Today I feel largely the same way about this election as I did about that introduction to my upstairs neighbor. I really wanted to think that Eddie (not his real name) was of another generation (IIRC he was in his mid-60s) and that this kind of shocking social attitudes would change over time, But judging from the campaign that we’ve seen from Trump, the vote tells us that no, there hasn’t been any progression. There has in fact been a huge regression. And it’s not “just” a racial thing either. It’s also a victory for misogyny, transphobia and hate in general.

It’s like if you visited a friend of the family you think you’ve known all your life, but then you find out that he was secretly a klan member the whole time.
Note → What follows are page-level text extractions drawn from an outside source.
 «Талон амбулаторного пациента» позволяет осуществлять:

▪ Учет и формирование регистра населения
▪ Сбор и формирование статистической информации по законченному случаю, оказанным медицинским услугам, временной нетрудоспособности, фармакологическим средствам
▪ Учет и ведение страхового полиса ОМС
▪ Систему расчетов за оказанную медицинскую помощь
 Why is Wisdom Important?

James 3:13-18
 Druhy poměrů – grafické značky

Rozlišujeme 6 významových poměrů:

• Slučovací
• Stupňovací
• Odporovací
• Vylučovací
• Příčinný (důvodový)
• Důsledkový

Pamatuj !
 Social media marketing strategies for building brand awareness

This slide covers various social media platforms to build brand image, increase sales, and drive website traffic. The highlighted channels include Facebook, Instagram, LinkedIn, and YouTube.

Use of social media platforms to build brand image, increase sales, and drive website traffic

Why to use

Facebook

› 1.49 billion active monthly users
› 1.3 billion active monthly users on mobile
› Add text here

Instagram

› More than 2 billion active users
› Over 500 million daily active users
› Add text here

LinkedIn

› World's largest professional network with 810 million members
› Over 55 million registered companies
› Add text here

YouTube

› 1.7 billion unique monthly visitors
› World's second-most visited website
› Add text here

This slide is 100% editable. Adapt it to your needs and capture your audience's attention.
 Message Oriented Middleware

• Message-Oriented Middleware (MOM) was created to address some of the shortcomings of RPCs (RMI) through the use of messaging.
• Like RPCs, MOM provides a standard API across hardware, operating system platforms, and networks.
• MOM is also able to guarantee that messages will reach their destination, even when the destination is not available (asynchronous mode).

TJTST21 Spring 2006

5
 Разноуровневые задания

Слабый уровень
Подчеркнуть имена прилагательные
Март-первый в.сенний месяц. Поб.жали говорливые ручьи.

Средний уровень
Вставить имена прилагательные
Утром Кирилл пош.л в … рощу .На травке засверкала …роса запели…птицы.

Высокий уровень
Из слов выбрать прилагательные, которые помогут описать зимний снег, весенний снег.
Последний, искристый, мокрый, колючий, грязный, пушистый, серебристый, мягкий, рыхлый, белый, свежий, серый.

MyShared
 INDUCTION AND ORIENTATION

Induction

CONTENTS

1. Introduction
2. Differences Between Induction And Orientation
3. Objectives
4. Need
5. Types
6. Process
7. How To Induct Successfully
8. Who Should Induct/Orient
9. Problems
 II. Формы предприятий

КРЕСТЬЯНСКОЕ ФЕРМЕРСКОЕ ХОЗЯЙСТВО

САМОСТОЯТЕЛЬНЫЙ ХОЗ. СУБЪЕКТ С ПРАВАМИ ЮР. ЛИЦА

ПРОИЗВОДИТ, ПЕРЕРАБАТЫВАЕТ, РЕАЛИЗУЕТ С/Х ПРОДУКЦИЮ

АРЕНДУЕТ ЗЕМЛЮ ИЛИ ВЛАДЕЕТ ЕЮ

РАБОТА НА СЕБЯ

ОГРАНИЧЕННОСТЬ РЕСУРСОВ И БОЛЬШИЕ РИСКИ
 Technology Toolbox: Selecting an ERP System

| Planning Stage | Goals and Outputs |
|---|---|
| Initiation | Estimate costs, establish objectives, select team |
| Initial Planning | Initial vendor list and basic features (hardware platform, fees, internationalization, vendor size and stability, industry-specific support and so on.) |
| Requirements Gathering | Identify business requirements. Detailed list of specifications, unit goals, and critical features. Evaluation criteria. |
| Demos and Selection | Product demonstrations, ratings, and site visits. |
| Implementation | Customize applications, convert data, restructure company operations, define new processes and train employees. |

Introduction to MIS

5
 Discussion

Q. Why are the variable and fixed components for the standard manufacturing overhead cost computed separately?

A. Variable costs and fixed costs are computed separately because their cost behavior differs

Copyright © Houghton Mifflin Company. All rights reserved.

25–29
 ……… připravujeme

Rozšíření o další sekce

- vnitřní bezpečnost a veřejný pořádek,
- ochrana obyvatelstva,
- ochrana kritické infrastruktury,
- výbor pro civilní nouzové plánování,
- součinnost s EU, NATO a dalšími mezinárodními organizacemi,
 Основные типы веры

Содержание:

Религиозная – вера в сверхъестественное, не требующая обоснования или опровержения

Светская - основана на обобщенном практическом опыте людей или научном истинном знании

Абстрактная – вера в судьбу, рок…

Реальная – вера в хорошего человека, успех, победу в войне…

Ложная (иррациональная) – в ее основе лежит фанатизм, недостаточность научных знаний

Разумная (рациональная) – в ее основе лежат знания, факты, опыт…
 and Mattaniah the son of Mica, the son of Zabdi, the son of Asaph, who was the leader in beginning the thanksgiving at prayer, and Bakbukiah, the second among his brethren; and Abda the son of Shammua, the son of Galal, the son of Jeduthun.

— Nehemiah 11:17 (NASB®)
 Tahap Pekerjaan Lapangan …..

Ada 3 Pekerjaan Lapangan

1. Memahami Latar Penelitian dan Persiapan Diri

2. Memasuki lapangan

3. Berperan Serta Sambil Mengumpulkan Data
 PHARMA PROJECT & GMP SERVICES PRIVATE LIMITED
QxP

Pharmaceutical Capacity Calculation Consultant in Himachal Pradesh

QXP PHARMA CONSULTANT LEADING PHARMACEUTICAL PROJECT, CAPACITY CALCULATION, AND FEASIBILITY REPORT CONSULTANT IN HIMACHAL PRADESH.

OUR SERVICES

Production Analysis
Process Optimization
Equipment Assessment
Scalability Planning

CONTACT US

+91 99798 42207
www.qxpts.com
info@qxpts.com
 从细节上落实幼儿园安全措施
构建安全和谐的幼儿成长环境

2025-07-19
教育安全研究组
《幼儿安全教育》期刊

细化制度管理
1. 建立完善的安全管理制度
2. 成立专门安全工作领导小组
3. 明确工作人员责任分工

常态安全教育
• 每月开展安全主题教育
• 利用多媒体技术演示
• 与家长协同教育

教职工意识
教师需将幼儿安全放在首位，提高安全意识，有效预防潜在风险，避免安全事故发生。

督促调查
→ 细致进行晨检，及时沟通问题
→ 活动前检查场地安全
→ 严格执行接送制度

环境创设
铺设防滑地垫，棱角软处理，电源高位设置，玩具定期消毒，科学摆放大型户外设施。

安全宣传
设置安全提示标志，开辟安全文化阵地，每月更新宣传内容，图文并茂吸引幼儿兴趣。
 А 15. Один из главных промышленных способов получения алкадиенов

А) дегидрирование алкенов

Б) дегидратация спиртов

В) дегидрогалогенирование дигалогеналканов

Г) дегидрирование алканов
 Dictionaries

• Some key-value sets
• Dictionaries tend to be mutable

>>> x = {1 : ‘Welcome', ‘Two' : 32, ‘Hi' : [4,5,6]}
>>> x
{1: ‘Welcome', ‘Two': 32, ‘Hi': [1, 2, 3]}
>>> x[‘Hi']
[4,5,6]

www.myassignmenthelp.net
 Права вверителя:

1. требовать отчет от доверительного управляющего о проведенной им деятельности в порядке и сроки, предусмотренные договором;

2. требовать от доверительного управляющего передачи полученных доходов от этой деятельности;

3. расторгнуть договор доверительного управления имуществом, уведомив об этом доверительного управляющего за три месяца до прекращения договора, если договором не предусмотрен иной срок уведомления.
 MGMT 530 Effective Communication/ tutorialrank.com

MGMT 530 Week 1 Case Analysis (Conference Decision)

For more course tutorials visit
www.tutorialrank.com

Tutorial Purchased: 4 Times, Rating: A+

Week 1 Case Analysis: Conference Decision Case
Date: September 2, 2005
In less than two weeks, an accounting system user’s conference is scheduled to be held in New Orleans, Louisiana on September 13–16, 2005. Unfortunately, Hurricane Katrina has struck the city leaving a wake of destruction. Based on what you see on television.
Is there a silver lining to all this? There is for me, and it’s that I’m not an American. I know that the culture will cross borders like a metastasizing tumor, but at least I know that as of January 20th my life is not likely to change in a very direct way.  If nothing else, I don’t have to look on my neighbors with suspicion, although that may well come here as well along with the culture.

It’s a pessimistic view, but a realistic view. But, what do I know? My take on things as expressed previously was so wrong it’s practically embarrassing (but I’m leaving it up).

i want to believe poster, seen in "X-Files".
Me too, Mulder. Me too.

I really wanted to believe that America was better than this.